La labor preventiva, como señalan las Fuerzas y Cuerpos de Seguridad del Estado, resulta esencial. Entre los consejos, destaca el de que deben usarse contraseñas seguras: alfanuméricas de al menos ocho dígitos y que contengan mayúsculas y minúsculas. Además, se aconseja mantener el sistema operativo actualizado para evitar vulneraciones y fallos en la seguridad, y también poseer soluciones antivirus para evitar robo de datos y contraseñas. Con las medidas preventivas se minimiza el riesgo, aunque si el usuario ha sufrido una usurpación de estado civil, lo más adecuado es que acuda a profesionales. Sobre todo porque es posible que el infractor pueda haber actuado o usado fraudulentamente el nombre y los datos del afectado poniéndolo en situaciones legales peligrosas; en esos casos es prioritario denunciar los hechos a la Policía o la Guardia Civil para que se oficialice que la identidad ha sido sustituida y no puedan atribuirle a él los hechos cometidos por el infractor.

«Por una suplantación en «Badoo», la APED impuso una multa de 2.000 euros»Para eludir la siempre farragosa vía judicial, es mejor ponerse en contacto con el administrador de la página web o red social para que elimine de forma inmediata el perfil falso y devuelva su control al verdadero titular. Si esa vía judicial resulta oportuna, es adecuado que se levante acta notarial de los contenidos dañinos antes de reclamar su retirada.
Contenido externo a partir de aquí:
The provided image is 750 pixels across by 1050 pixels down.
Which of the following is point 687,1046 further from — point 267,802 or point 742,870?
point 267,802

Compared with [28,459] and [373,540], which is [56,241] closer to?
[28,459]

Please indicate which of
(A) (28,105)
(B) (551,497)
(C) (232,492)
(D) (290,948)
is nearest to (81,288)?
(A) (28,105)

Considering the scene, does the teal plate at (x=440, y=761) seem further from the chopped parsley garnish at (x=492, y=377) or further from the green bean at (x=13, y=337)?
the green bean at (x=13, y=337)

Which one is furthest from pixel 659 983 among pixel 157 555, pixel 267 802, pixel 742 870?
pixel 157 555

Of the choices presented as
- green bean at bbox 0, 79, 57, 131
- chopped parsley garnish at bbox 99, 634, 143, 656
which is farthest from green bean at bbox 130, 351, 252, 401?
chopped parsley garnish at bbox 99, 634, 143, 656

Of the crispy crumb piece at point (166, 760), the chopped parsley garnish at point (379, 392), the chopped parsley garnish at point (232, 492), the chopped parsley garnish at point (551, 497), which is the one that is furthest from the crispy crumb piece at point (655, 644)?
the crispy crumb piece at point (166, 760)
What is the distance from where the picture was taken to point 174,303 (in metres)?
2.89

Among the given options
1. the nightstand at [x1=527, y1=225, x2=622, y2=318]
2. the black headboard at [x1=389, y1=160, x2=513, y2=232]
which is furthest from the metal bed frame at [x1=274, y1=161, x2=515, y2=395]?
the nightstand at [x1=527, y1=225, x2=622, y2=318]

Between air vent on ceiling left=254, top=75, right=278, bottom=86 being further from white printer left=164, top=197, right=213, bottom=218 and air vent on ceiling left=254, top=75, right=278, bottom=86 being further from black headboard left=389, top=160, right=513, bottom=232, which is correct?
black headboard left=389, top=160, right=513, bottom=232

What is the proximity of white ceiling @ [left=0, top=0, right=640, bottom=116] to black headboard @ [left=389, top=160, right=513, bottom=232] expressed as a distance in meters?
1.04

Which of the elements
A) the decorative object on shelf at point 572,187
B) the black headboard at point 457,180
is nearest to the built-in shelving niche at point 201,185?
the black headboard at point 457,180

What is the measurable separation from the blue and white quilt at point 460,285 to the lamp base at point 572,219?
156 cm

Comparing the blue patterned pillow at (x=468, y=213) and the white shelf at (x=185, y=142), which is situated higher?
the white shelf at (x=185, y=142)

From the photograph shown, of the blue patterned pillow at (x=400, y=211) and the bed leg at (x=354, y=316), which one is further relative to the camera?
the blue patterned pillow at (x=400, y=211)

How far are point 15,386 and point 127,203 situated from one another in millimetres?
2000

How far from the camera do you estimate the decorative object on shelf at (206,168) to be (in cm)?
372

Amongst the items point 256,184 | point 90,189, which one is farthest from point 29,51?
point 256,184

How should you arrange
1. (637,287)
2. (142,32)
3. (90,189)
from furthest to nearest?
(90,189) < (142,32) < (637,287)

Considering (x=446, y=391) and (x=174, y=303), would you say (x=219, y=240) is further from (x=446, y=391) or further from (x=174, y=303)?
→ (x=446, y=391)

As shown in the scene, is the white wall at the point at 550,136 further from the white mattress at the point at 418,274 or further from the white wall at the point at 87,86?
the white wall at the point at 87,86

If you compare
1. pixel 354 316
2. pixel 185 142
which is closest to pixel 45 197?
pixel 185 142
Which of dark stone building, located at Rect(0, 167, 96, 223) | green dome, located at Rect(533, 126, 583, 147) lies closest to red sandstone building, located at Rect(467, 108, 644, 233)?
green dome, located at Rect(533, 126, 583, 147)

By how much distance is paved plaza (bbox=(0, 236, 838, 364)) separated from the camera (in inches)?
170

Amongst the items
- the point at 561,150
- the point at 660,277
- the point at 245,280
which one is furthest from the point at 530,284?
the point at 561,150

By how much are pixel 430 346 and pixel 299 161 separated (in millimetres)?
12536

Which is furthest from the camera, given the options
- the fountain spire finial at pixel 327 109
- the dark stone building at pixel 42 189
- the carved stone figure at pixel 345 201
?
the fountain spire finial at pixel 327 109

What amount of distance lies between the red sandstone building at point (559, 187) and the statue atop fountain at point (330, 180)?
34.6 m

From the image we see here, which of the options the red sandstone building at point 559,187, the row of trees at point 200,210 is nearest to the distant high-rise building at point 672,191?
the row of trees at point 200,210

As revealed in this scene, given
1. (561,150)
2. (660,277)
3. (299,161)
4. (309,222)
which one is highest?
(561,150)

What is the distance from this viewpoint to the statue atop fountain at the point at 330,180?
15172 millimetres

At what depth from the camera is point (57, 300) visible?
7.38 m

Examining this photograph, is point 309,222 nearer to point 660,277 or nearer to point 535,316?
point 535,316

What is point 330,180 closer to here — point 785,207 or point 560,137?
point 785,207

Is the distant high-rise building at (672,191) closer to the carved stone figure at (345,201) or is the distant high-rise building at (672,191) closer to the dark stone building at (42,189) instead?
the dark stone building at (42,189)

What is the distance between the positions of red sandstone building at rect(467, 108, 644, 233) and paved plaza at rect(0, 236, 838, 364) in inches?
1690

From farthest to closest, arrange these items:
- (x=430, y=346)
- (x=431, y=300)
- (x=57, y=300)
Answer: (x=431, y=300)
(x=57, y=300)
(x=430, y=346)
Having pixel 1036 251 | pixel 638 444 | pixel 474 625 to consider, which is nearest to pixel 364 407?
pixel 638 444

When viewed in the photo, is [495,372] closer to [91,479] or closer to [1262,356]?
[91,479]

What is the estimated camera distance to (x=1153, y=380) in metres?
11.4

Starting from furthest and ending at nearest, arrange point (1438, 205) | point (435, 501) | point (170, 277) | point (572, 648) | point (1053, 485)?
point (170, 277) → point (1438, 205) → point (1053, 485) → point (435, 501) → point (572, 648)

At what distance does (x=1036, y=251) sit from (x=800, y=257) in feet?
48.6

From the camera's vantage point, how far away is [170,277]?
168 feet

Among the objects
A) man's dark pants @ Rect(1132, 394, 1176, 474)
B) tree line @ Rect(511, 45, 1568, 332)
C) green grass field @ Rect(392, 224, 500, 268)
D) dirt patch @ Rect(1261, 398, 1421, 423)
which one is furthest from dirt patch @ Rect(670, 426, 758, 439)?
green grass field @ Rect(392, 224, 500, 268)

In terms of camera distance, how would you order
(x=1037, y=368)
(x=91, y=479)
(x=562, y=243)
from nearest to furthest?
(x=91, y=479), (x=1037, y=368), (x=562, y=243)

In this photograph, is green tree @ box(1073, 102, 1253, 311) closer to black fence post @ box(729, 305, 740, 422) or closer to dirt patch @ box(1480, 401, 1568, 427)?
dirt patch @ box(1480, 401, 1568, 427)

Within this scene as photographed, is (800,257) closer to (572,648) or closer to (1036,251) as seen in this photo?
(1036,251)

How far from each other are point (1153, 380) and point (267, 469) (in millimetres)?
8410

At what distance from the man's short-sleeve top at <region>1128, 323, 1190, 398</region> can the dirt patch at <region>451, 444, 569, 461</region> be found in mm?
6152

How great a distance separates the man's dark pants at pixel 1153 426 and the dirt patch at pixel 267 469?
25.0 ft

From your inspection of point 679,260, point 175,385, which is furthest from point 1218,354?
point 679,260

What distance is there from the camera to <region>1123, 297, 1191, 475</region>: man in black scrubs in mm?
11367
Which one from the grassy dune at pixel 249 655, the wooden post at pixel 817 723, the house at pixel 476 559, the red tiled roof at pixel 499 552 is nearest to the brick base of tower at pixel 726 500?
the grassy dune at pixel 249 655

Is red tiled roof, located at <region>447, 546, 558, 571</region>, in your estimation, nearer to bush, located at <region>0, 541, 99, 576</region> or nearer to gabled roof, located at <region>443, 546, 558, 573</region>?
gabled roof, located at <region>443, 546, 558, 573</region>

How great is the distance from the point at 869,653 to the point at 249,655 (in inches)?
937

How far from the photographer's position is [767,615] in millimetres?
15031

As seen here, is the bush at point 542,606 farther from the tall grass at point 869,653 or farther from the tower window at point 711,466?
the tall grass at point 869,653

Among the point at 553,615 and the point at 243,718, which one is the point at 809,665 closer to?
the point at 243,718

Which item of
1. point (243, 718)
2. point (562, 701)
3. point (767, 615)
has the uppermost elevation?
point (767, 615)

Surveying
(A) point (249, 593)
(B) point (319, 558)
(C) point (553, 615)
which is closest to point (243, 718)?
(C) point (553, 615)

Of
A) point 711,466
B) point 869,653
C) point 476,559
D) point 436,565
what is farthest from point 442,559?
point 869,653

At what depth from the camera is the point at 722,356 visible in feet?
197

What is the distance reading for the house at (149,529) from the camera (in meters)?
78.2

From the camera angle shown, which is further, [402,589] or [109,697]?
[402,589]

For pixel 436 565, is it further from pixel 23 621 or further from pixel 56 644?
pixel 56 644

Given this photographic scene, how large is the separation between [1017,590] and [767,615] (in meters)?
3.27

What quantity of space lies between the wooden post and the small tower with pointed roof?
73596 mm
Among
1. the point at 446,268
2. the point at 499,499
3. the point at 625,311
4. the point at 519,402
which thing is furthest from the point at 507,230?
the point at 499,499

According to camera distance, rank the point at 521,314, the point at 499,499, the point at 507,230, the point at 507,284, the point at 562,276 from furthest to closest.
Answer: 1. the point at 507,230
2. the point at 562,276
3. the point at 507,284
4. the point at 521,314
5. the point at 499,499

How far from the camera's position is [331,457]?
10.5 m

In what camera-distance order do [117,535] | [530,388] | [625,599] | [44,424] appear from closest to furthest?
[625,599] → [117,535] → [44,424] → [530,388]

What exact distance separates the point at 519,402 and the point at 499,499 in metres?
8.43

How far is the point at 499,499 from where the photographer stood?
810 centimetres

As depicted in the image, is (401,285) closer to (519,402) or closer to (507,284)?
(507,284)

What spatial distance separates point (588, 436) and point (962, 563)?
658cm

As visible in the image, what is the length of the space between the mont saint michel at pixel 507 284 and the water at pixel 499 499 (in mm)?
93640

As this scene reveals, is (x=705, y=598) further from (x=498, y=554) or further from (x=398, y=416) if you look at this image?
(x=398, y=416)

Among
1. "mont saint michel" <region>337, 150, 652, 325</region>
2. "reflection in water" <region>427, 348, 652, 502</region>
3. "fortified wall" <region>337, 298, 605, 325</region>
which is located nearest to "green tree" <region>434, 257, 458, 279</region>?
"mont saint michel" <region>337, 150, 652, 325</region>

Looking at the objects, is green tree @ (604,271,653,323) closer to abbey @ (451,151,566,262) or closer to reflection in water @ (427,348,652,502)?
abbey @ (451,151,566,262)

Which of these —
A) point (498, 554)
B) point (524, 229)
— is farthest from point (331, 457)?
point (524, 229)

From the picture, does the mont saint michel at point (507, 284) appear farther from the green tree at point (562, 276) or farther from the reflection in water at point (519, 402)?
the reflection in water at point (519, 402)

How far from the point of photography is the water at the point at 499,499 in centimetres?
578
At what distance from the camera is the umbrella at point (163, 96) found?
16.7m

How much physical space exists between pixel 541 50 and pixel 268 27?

Con todo, la Justicia no va tan rápido como los propios delitos en internet. Por ello, a falta de muchas sentencias que esclarezcan cómo actuar ante actos de suplantación de identidad, la Agencia Española de Protección de Datos (APED) acordó ya en diversas ocasiones multas por actuaciones denunciadas por usuarios a este organismo. Por ejemplo, por una suplantación en la red Badoo, la APED impuso una multa de 2.000 euros a un suplantador (se encontró tras el rastreo de la dirección IP de su ordenador por la Guardia Civil) ante lo que se consideró una infracción del artículo 6 de la Ley Orgánica de Protección de Datos, tipificada como grave en el artículo 44.3.b de esa norma.